It is not realistic to expect to employ a three-node setup in a production environment. Such a configuration provides no redundancy; to benefit from NDB Cluster's high-availability features, you must use multiple data and SQL nodes. The use of multiple management nodes is also highly recommended.

For a brief introduction to the relationships between nodes, node groups, replicas, and partitions in NDB Cluster, see Section 3.2, “NDB Cluster Nodes, Node Groups, Replicas, and Partitions”.

Configuration of a cluster involves configuring each individual node in the cluster and setting up individual communication links between nodes. NDB Cluster is currently designed with the intention that data nodes are homogeneous in terms of processor power, memory space, and bandwidth. In addition, to provide a single point of configuration, all configuration data for the cluster as a whole is located in one configuration file.
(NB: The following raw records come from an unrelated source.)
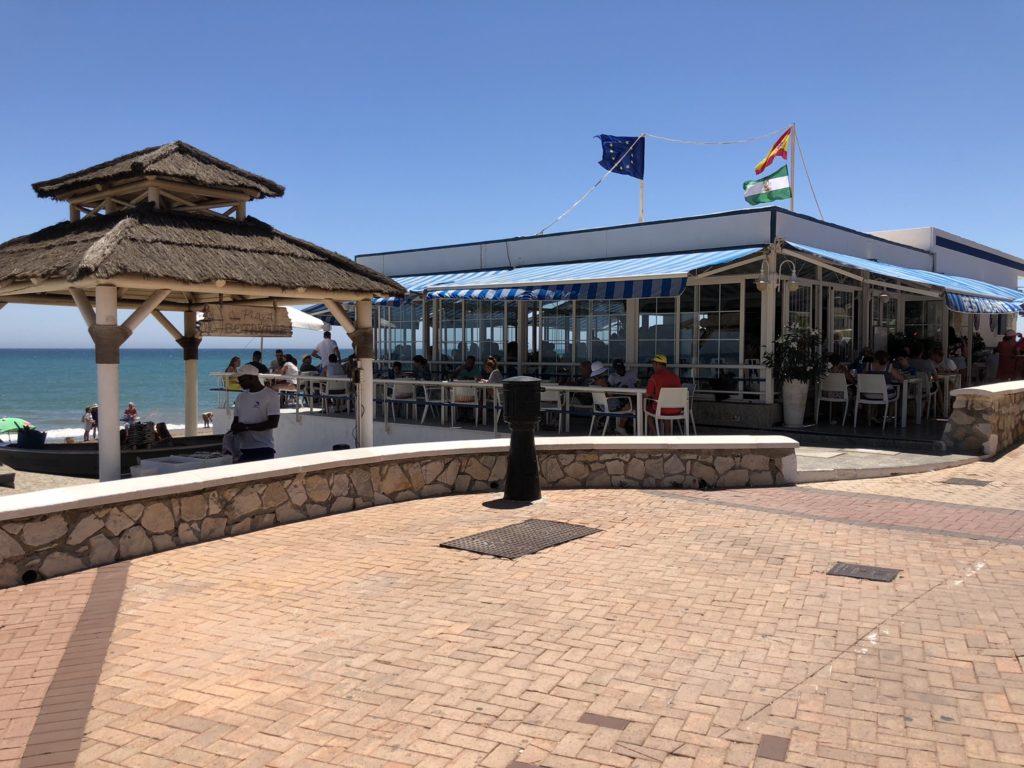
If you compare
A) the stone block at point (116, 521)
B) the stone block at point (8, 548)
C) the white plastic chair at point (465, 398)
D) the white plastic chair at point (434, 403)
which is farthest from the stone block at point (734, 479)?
the stone block at point (8, 548)

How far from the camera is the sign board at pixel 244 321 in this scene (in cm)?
1239

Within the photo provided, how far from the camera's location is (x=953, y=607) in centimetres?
525

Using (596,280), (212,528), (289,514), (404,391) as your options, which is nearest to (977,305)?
(596,280)

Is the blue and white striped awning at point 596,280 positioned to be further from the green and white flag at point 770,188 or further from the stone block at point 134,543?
the stone block at point 134,543

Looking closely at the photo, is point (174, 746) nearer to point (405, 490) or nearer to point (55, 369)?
point (405, 490)

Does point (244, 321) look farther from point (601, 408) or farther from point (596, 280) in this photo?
point (601, 408)

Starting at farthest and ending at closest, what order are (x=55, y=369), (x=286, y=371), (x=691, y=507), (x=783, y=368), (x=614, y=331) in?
(x=55, y=369)
(x=286, y=371)
(x=614, y=331)
(x=783, y=368)
(x=691, y=507)

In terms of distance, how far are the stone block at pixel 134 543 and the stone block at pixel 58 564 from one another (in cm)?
33

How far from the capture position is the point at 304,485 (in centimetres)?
789

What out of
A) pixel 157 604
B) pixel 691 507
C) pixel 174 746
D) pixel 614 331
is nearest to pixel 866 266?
pixel 614 331

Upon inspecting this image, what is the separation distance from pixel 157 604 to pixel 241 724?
2.01 metres

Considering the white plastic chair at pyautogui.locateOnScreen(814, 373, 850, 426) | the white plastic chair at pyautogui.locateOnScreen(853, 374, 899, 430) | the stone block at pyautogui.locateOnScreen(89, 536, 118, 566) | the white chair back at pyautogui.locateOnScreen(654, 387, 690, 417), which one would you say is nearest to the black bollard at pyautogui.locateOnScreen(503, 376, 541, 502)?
the white chair back at pyautogui.locateOnScreen(654, 387, 690, 417)

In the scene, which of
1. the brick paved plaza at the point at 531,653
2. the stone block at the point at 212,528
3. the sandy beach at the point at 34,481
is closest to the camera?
the brick paved plaza at the point at 531,653

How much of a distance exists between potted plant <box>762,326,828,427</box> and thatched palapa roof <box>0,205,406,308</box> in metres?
5.89
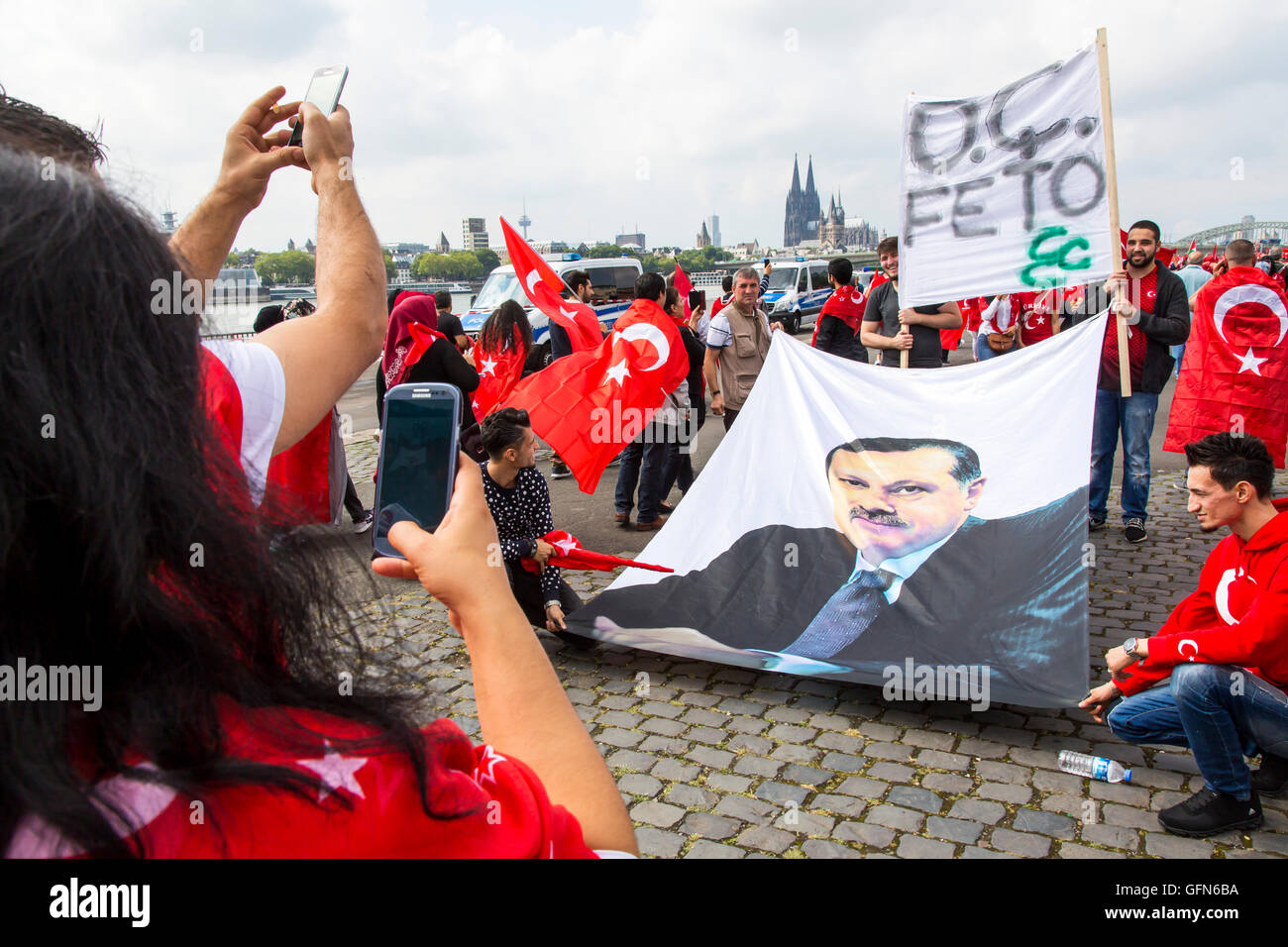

The management server manages the cluster configuration file and the cluster log. Each node in the cluster retrieves the configuration data from the management server, and so requires a way to determine where the management server resides. When interesting events occur in the data nodes, the nodes transfer information about these events to the management server, which then writes the information to the cluster log.

In addition, there can be any number of cluster client processes or applications. These include standard MySQL clients, NDB-specific API programs, and management clients. These are described in the next few paragraphs.

Standard MySQL clients.  NDB Cluster can be used with existing MySQL applications written in PHP, Perl, C, C++, Java, Python, Ruby, and so on. Such client applications send SQL statements to and receive responses from MySQL servers acting as NDB Cluster SQL nodes in much the same way that they interact with standalone MySQL servers.

MySQL clients using an NDB Cluster as a data source can be modified to take advantage of the ability to connect with multiple MySQL servers to achieve load balancing and failover. For example, Java clients using Connector/J 5.0.6 and later can use jdbc:mysql:loadbalance:// URLs (improved in Connector/J 5.1.7) to achieve load balancing transparently; for more information about using Connector/J with NDB Cluster, see Using Connector/J with NDB Cluster.

NDB client programs.  Client programs can be written that access NDB Cluster data directly from the NDBCLUSTER storage engine, bypassing any MySQL Servers that may be connected to the cluster, using the NDB API, a high-level C++ API. Such applications may be useful for specialized purposes where an SQL interface to the data is not needed. For more information, see The NDB API.

NDB-specific Java applications can also be written for NDB Cluster using the NDB Cluster Connector for Java. This NDB Cluster Connector includes ClusterJ, a high-level database API similar to object-relational mapping persistence frameworks such as Hibernate and JPA that connect directly to NDBCLUSTER, and so does not require access to a MySQL Server. Support is also provided in NDB Cluster 7.1 and later for ClusterJPA, an OpenJPA implementation for NDB Cluster that leverages the strengths of ClusterJ and JDBC; ID lookups and other fast operations are performed using ClusterJ (bypassing the MySQL Server), while more complex queries that can benefit from MySQL's query optimizer are sent through the MySQL Server, using JDBC. See Java and NDB Cluster, and The ClusterJ API and Data Object Model, for more information.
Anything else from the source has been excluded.